Big Finish’s Dark Shadows page plugs the range as “All new, full-cast audio dramas and talking-books”. In the case of Final Judgement, it’s the latter label that’s relevant, and all too apt – this audio contains almost nothing except talking. Since the talking is being done by Lara Parker and Kathryn Leigh Scott, it all has a certain charm, but the script by D. Lynn Smith takes an interesting idea – a confrontation between Josette and Angelique over their love triangle with Barnabas – and surrounds it with a tedious, repetitive scenario that will test the patience of all but the most devoted listeners. The opening is dramatic enough. In the afterlife, Angelique Collins is seized by fellow servants of the Dark Lord and taken to trial. Josette du Pres, Angelique’s former employer and once engaged to Angelique’s husband, infamous vampire Barnabas Collins, has made a deal with the Dark Lord. A jury of wronged women will consider whether Angelique has committed “crimes against true love” in working to keep Barnabas and Josette apart. If Angelique is found guilty, her soul will be forfeit, and Josette will be restored to love and beauty; if Angelique is acquitted, it is Josette who will pay the ultimate price. And the trial begins…

Listeners may be interested to discover that infernal trials are done largely on the modern American system, with a jury, a bailiff, and possibly objections. (At one point the Dark Lord, who is presiding as judge, replies “Overruled!” when Angelique objects; at another she’s told she can’t object at all.) The only difference appears to be that it’s permissible to act simultaneously as a prosecutor and a prosecution witness. It may seem that I focus on trivialities, but these are the thoughts that went through my mind as I listened to Final Judgement. There’s not much else to focus on, I’m afraid. The trial, which like any trial comes down to two people arguing, lasts to the very end. It starts with its most interesting material, as the early history of Angelique and Josette’s relationship covers ground that I don’t believe the television storyline touched on. The portrait of a young girl and her maid who may be as much sisters as servant and mistress isn’t the most innovative thing, but it adds some background to the characters. Once the trial gets to events at Collinwood that were shown on television, Angelique and Josette can only reiterate what fans already know, each offering defenses of their own conduct (“I only married Jeremiah because of the love spell you put on us!”). Every single action of Angelique’s is described by her as an act of love and by Josette as an act of spite. It’s like listening to two bratty schoolchildren: “You lie!” “Nuh-uh, you lie!”

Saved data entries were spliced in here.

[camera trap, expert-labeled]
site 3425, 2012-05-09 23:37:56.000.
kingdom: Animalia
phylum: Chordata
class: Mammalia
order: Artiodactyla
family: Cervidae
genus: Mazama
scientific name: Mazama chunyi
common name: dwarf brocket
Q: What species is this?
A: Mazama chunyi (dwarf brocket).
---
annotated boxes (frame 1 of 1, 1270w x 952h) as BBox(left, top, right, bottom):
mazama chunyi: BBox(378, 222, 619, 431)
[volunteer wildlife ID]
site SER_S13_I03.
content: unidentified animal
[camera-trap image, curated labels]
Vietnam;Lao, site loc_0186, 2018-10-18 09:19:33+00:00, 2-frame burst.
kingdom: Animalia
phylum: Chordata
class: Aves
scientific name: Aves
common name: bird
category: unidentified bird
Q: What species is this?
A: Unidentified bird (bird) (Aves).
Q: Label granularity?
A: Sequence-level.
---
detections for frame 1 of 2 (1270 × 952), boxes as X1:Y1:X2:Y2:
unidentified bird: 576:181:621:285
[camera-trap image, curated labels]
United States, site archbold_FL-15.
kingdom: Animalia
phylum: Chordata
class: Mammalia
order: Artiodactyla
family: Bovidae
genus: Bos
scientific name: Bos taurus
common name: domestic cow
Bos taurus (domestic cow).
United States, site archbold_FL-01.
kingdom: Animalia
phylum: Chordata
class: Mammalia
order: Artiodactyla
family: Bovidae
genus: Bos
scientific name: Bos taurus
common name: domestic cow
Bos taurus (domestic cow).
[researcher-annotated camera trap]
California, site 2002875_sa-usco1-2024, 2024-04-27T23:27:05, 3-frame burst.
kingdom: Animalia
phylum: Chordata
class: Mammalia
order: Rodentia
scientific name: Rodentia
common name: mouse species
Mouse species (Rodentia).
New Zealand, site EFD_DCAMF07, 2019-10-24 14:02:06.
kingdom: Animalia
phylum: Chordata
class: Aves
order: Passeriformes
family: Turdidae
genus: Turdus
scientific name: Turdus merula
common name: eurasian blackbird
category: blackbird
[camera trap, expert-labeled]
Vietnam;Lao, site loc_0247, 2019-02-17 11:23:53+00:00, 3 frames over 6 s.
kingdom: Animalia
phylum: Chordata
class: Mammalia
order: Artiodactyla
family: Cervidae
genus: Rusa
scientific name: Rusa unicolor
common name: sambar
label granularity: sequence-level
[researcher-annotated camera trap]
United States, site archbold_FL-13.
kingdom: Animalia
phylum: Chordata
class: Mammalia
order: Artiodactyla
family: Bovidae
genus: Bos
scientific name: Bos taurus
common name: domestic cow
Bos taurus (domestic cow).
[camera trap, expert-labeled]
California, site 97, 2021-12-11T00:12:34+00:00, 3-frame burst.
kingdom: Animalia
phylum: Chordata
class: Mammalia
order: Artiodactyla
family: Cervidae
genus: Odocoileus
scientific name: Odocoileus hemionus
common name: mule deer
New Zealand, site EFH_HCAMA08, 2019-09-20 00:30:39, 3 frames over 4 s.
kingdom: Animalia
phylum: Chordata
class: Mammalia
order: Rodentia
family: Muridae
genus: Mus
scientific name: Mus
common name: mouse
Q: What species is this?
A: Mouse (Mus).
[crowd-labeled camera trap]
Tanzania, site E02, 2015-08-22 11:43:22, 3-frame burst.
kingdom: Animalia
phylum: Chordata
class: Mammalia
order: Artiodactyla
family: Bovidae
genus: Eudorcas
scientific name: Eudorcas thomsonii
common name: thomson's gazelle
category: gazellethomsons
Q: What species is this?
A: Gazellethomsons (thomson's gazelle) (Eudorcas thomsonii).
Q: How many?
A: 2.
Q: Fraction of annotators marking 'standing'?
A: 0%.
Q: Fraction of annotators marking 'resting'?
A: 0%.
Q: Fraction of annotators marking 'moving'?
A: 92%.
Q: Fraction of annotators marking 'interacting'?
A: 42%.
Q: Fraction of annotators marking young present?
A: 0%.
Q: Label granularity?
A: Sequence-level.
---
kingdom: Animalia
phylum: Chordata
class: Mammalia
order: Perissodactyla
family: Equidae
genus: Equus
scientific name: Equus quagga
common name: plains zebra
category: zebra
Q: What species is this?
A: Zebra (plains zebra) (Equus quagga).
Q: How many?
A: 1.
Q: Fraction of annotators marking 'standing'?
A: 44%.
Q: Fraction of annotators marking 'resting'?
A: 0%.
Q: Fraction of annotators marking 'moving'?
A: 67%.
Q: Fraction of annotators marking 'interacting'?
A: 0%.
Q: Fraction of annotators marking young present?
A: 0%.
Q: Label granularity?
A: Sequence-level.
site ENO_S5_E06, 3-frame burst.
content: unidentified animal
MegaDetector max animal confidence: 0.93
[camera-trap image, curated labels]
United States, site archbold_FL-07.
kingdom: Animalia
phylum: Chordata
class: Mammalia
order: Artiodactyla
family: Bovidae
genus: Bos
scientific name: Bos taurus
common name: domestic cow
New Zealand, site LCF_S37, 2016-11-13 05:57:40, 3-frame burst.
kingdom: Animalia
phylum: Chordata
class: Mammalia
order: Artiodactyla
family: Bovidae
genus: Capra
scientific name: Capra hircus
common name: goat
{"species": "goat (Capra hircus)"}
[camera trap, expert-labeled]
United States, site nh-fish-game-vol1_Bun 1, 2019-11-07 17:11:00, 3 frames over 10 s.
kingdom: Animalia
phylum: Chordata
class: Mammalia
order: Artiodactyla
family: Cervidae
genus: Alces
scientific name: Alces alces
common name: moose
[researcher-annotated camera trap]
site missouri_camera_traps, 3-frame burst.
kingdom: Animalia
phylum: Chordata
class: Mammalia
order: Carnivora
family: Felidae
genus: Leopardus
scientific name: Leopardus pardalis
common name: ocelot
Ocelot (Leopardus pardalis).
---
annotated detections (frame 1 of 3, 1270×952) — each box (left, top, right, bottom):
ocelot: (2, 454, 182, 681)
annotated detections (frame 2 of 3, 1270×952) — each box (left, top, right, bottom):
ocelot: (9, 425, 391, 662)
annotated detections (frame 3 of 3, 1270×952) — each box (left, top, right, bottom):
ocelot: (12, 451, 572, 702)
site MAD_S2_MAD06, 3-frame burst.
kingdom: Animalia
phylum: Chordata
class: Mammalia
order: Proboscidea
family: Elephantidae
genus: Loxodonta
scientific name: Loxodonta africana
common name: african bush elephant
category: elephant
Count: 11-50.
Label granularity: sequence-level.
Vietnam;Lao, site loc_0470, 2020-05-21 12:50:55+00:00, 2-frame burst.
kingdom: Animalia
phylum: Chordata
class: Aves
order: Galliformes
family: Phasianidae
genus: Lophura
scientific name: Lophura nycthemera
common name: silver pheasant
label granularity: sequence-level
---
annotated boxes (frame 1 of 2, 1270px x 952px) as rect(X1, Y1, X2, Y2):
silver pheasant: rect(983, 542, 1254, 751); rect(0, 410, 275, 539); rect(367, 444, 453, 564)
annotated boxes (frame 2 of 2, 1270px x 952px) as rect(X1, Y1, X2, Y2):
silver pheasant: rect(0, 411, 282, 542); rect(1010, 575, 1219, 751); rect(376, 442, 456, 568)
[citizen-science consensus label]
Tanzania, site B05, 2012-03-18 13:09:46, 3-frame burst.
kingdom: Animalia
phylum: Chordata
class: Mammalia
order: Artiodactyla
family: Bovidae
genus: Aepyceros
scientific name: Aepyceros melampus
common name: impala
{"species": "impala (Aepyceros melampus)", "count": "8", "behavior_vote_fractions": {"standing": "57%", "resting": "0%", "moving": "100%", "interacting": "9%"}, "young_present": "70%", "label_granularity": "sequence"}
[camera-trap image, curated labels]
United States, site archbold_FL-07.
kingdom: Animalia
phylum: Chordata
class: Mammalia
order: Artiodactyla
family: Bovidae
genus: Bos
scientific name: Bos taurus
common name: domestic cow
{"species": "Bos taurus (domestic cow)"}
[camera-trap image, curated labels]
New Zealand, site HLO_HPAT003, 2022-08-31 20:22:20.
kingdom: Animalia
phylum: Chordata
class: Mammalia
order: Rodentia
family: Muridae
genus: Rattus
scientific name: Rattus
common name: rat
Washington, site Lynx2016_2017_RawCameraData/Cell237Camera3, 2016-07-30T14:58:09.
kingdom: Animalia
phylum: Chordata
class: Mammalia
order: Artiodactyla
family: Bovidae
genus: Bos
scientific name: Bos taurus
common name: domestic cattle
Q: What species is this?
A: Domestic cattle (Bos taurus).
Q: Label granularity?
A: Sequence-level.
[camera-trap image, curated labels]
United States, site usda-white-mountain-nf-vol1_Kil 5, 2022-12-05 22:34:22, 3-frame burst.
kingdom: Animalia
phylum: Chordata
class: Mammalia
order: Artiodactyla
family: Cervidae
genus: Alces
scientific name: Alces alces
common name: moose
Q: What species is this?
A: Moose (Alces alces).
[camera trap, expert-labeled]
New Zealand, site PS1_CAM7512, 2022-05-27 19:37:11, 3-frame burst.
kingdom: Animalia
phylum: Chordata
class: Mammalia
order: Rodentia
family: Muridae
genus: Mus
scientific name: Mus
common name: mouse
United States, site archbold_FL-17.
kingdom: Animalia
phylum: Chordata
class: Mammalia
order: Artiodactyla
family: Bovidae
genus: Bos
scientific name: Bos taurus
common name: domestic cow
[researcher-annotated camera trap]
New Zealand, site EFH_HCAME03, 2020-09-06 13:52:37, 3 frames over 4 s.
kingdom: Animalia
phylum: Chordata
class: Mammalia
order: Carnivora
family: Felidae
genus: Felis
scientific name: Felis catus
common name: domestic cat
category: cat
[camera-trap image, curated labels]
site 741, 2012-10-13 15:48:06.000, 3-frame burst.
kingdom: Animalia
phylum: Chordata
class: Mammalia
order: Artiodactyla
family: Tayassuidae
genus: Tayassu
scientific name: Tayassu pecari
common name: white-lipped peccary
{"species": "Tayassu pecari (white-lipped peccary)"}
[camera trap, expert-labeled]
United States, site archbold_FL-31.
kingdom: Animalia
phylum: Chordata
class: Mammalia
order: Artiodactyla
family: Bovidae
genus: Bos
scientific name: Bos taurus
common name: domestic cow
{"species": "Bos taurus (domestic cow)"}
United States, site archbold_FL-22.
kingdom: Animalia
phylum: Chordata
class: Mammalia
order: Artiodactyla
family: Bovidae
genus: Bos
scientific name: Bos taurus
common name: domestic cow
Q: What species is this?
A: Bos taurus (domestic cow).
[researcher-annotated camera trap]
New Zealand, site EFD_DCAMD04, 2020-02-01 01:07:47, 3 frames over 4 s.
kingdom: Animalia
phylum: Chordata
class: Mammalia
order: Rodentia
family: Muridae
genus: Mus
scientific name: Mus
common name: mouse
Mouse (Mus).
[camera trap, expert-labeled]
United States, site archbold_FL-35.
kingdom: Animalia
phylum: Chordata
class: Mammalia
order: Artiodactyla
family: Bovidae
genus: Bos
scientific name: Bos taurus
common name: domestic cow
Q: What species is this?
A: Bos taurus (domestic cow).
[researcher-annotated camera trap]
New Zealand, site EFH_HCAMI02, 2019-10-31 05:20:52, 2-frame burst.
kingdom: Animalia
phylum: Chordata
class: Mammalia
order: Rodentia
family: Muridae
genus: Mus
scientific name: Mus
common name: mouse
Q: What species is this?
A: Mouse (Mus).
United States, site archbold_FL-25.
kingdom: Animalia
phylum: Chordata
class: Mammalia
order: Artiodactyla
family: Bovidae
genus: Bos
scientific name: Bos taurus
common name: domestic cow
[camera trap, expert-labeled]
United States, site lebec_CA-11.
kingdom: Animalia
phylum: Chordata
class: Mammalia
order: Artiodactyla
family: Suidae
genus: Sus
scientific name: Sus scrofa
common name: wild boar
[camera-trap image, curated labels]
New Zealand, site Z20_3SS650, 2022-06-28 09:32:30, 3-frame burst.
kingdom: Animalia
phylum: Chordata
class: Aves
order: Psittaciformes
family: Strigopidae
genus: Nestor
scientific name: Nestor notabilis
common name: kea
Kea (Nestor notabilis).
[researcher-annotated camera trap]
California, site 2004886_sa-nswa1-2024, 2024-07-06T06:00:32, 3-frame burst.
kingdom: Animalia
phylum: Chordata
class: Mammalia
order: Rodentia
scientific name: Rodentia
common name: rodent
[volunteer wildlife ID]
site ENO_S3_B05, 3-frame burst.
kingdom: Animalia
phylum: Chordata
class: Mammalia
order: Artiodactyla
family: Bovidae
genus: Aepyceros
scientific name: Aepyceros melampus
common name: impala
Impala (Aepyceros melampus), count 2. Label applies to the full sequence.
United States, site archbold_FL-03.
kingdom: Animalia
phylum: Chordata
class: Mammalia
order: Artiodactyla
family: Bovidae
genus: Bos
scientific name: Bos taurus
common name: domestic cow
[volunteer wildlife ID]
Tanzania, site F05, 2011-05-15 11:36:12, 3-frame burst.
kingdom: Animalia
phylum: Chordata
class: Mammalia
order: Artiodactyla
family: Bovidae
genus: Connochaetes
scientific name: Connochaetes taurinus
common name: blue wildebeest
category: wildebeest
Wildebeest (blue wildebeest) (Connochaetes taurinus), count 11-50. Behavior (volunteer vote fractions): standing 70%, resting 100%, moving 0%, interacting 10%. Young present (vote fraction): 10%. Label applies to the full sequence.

The performers gamely gasp every time a decades-old plot point is brandished anew, and the music swells dramatically, but all this is old news. If the dialogue were sparkling, the repetition might be forgivable, but lines like “You are a vile sorceress!”, while in best Dark Shadows tradition, aren’t enough to justify sitting through rehashed material from the 1795 storyline. And when the verdict is finally handed down… I don’t want to give away the ending here, but to those who have heard the audio, I’d pose a further question: what was the point? Given what’s revealed in the final minute, why was this worth hearing at all? Even without getting into the ending, I would question the value of the trial structure. In a confrontation between Angelique and Josette, any Dark Shadows fan knows who’s good and who’s bad, and there’s only so much enjoyment that can be gotten listening to the bad one pretend to be good. I’m not the type to demand meaningful plot above all else, but Dark Shadows, like many soaps, works best when it tells a story that has some weight, and the final twist of this entry makes it feel like a lightweight diversion. Style can elevate something like this, but despite the typically-solid music and sound design by Nigel Fairs and entertaining performances by Parker and Scott, the audio never takes wing.

Parker and Scott do handle the material quite well, injecting as much drama as they can without going over the top, and they have lovely speaking voices. They certainly doesn’t sound forty years older. One problem is that the two sound more than a little alike. For about half a minute I assumed that one actress was handling both parts, and throughout the audio I had to strain to tell which was which, often relying more on dialogue context to help. It may just be that I’m bad with voices, and in any case there’s no easy way to solve such a problem, but it’s another aggravation in this often frustrating release. The Dark Lord is played by Nigel Fairs, who has little to do but manages his one big moment very capably.

I feel I may have been unduly harsh toward Final Judgement, but no matter how much I try I can’t find anything to mitigate my own final judgement. If you haven’t watched the 1795 storyline recently, or you don’t mind reliving it, this audio might be a worthwhile purchase, especially if you’re a fan of the characters or actresses involved. Other listeners are advised to give this one a miss, in the hope that future Dark Shadows releases will offer more in the way of action and plot. Even a soap opera can only string us along so much.

Final Judgement (by D. Lynn Smith; starring Lara Parker, Kathryn Leigh Scott) was released by Big Finish Productions in January 2010.